== TASK SET ==
(a) Name every software library other than Pandas that the Pandas introduction below mentions.
(b) Print the section of the Pandas introduction below starting at "- Supports **Series**, a" and ending at "and **seaborn** for visualization.".

== SOURCE PASSAGE ==
# Introduction to Pandas

**Pandas** is an open-source, BSD-licensed library designed for high-performance, easy-to-use data structures and data analysis tools for Python. It is widely used in data science, data analysis, and machine learning tasks.

## Why Pandas?
- Provides **DataFrames**, a powerful two-dimensional data structure for handling and analyzing data.
- Supports **Series**, a one-dimensional labeled array capable of holding different data types.
- Built on **NumPy**, enabling integration with its functions and performance benefits.
- Seamless handling of missing data.
- Functions for data transformation, merging, and aggregation.
- Easy integration with **matplotlib** and **seaborn** for visualization.

## Applications of Pandas
1. **Data Cleaning and Preparation**: Handling missing data, duplicate rows, or inconsistent entries.

== GIVEN INFORMATION ==
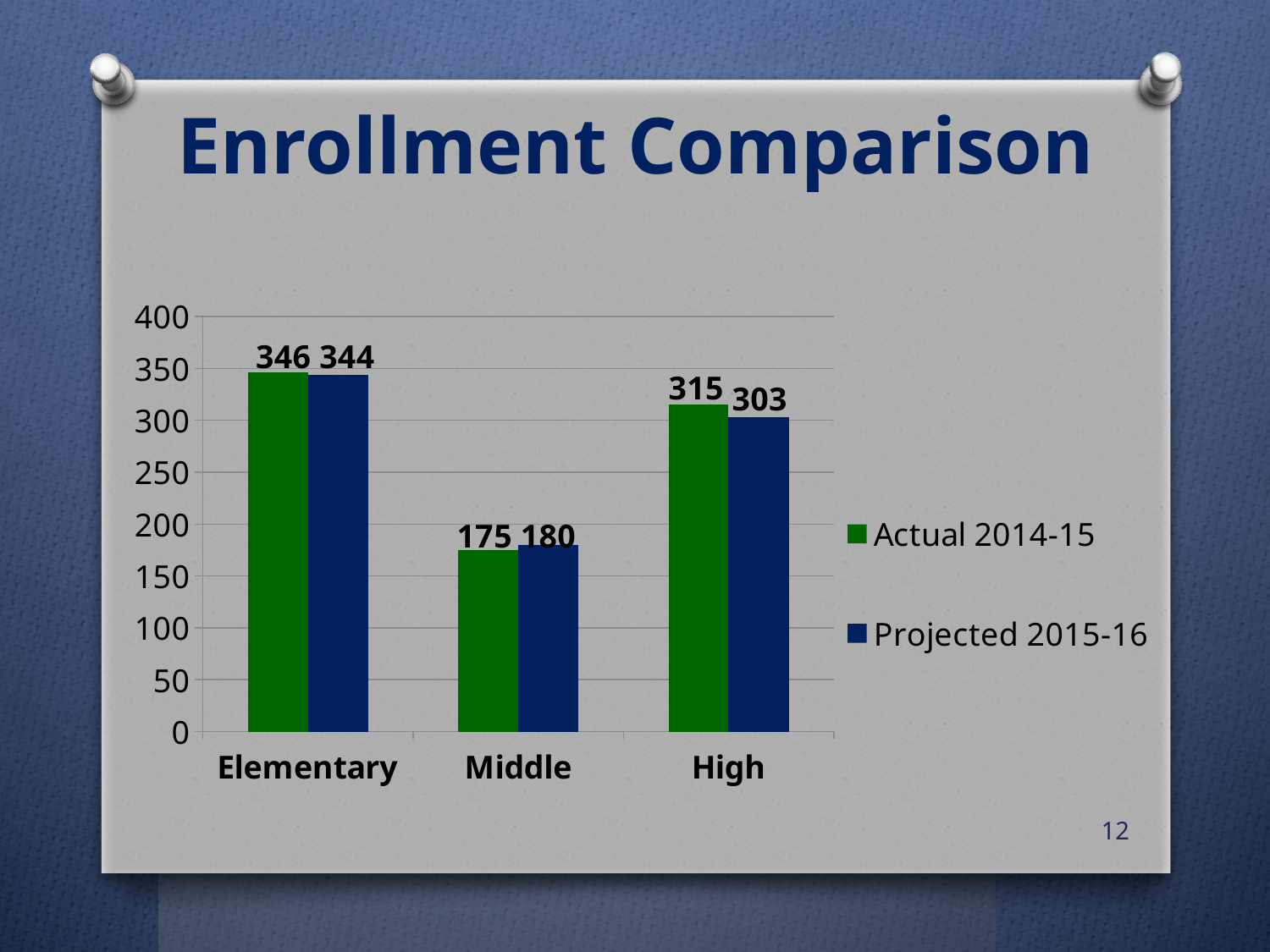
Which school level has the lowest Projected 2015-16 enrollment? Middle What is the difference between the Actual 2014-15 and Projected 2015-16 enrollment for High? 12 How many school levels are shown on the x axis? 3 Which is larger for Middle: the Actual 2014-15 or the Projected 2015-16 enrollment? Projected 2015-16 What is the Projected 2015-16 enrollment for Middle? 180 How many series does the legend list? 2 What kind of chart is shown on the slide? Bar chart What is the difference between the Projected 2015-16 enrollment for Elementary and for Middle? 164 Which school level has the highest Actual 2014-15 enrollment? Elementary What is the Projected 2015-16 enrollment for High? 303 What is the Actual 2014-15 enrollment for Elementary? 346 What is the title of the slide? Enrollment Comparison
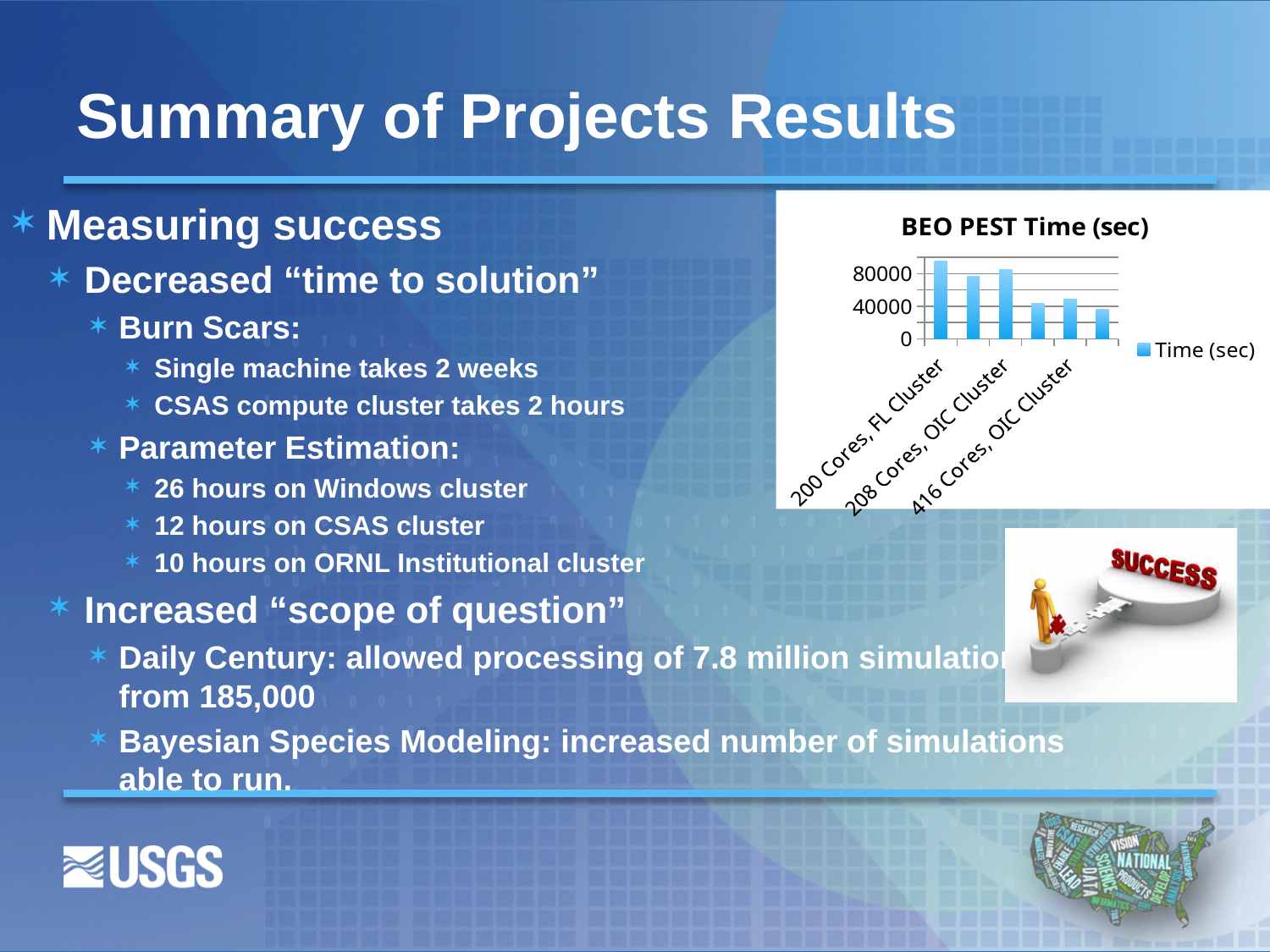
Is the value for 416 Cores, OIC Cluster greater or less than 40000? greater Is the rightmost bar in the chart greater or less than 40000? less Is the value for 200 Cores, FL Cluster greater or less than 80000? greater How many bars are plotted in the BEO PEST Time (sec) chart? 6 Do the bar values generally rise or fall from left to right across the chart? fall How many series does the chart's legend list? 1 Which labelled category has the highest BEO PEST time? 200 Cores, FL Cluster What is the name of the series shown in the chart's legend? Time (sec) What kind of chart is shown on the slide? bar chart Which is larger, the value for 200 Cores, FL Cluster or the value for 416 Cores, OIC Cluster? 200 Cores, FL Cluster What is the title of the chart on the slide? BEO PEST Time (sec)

== SET OF ANSWERS ==
(a) NumPy, matplotlib, seaborn

(b)
- Supports **Series**, a one-dimensional labeled array capable of holding different data types.
- Built on **NumPy**, enabling integration with its functions and performance benefits.
- Seamless handling of missing data.
- Functions for data transformation, merging, and aggregation.
- Easy integration with **matplotlib** and **seaborn** for visualization.